But if you’ve ever been there, you know that wiping out a loan or big credit-card balance can temporarily lower your credit score. It seems like a cruel trick – after all, isn’t debt the mortal enemy of excellent credit? It is, but there are a few more important factors in the mix.

While we don’t know exactly how credit scores are calculated, the big credit-scoring agencies generally place importance on the same five factors. According to FICO, here’s the breakdown:

  • 35% payment history
  • 30% current debt balances
  • 15% length of credit history
  • 10% new credit
  • 10% credit mix

Closing an active account can have a negative impact on your credit

In addition to how much credit you’re using and your ability to make on-time payments, the average age of your active accounts has an impact on your credit overall. The longer an account is open, the better it is for your credit score. If you consistently make on-time payments on longstanding accounts, you’re probably in great shape, credit wise. Accounts includes not only credit cards, but any “instalment loans” you currently have, including student, home, auto, and personal loans.

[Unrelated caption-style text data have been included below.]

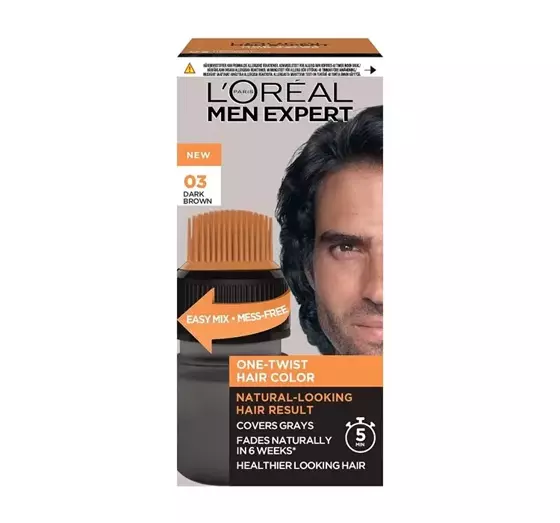 LOREAL MEN EXPERT ONE TWIST HAIR COLOR HAARFARBE FÜR MÄNNER 03 DARK BROWN 50ML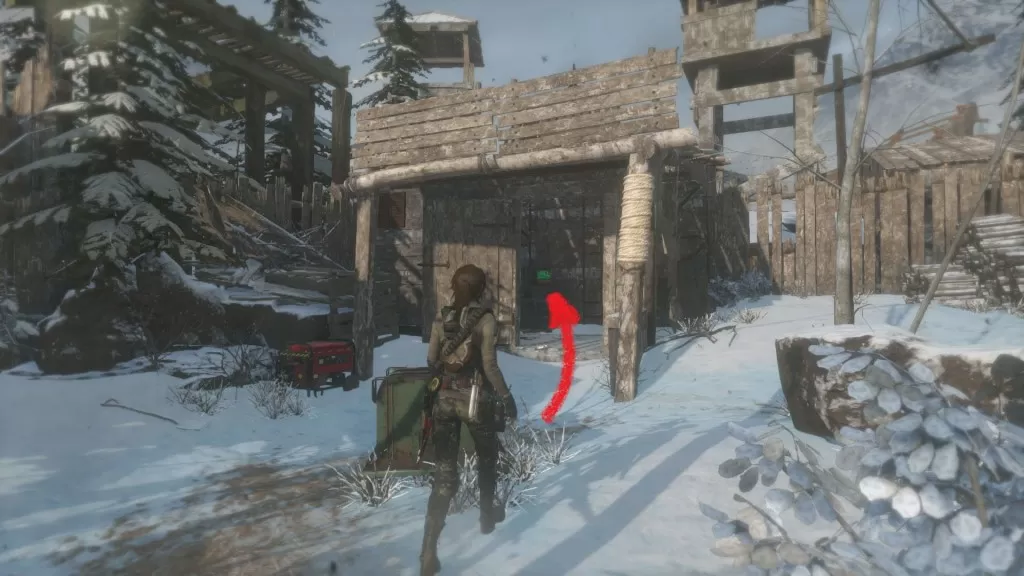 Tomb Raider Soviet Installation Challenge Data Corruption Map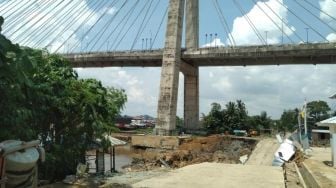 Jembatan Mahkota II Samarinda Ditutup Total Sampai Waktu Belum Ditentukan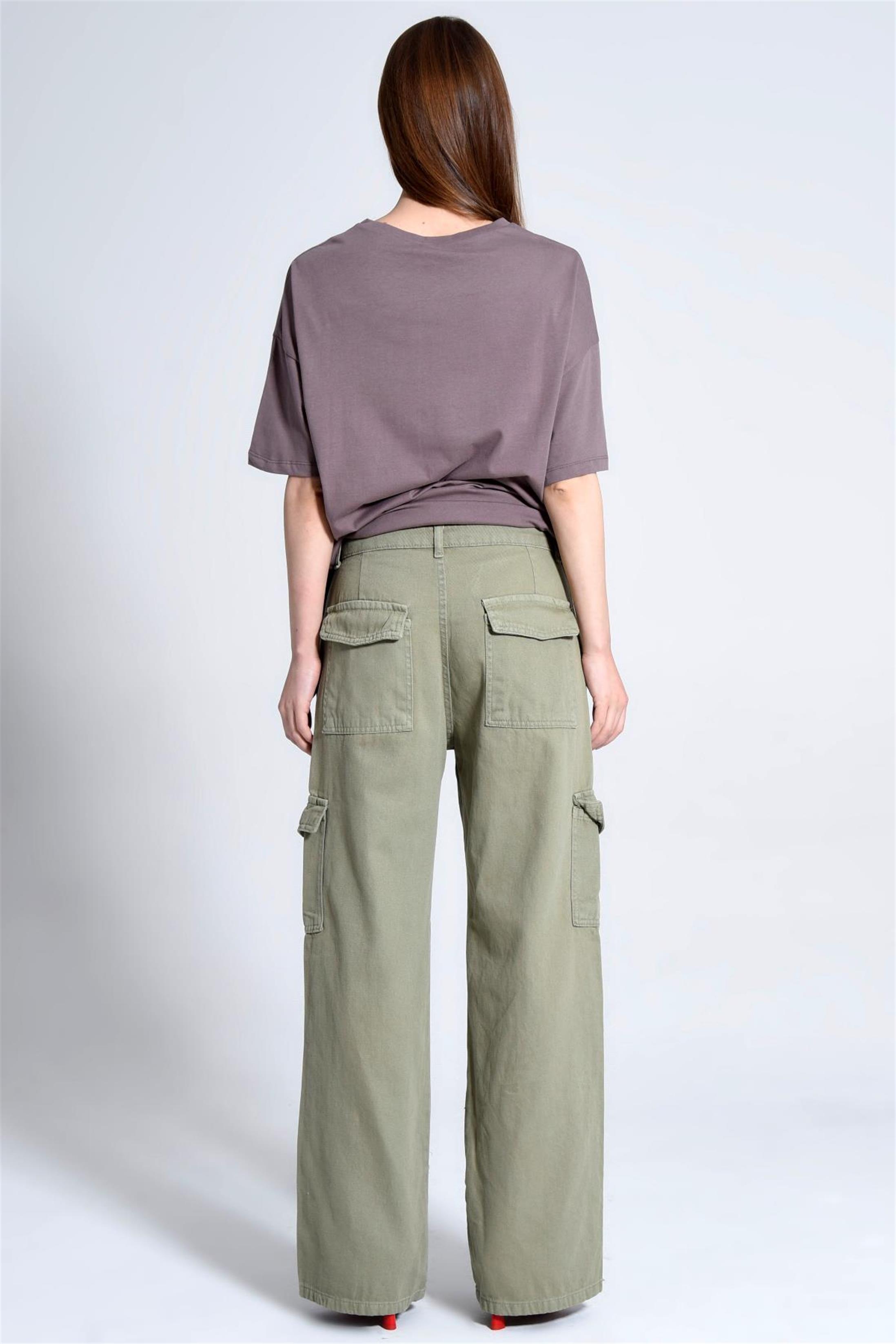 Kadın Atlanta Yazılı Baskılı Oversize T-Shirt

The difference between credit cards and loans is that when you pay off a balance on the former, your card remains active. When you make the final payment on a loan, however, the account will be closed. Herein lies the problem: If the oldest account on your credit report is a student loan you took out 10 years ago, that account will no longer factor in to the average age of your active accounts once it’s paid off.

A temporary hit to your credit score is no reason to avoid paying off debt

Credit-scoring agencies also look at something called your credit mix, though it’s usually not a determinant of your credit score. If you have five credit cards, a mortgage, and an auto loan, you have a good mix of different types of credit. Paying off one of those loans will reduce your variety of credit.

When it comes to credit cards, your credit utilization ratio has a very high impact on your credit overall. Credit utilization is the percentage of your total credit limit you’re currently using. Experts recommend aiming for a credit utilization between 10% and 30%. When you have outstanding credit-card debt, that ratio is likely to be higher. But when you pay off your balances, it goes down.

Even if your credit score drops slightly after paying off a credit-card balance, it won’t last for long. As long as you don’t close the account all together and continue making on-time payments for any new balances, your score should neutralise, and ultimately rise, in no time.

All that said, anticipating a temporary hit to your credit score is no reason to avoid paying off debt. Current debt balances – including debt you owe and debt you pay off each month – account for some 30% of your overall credit score, so paying them off has a much greater benefit in the longer run. Plus, the longer you drag out your debt, the more you’ll hand over in interest payments.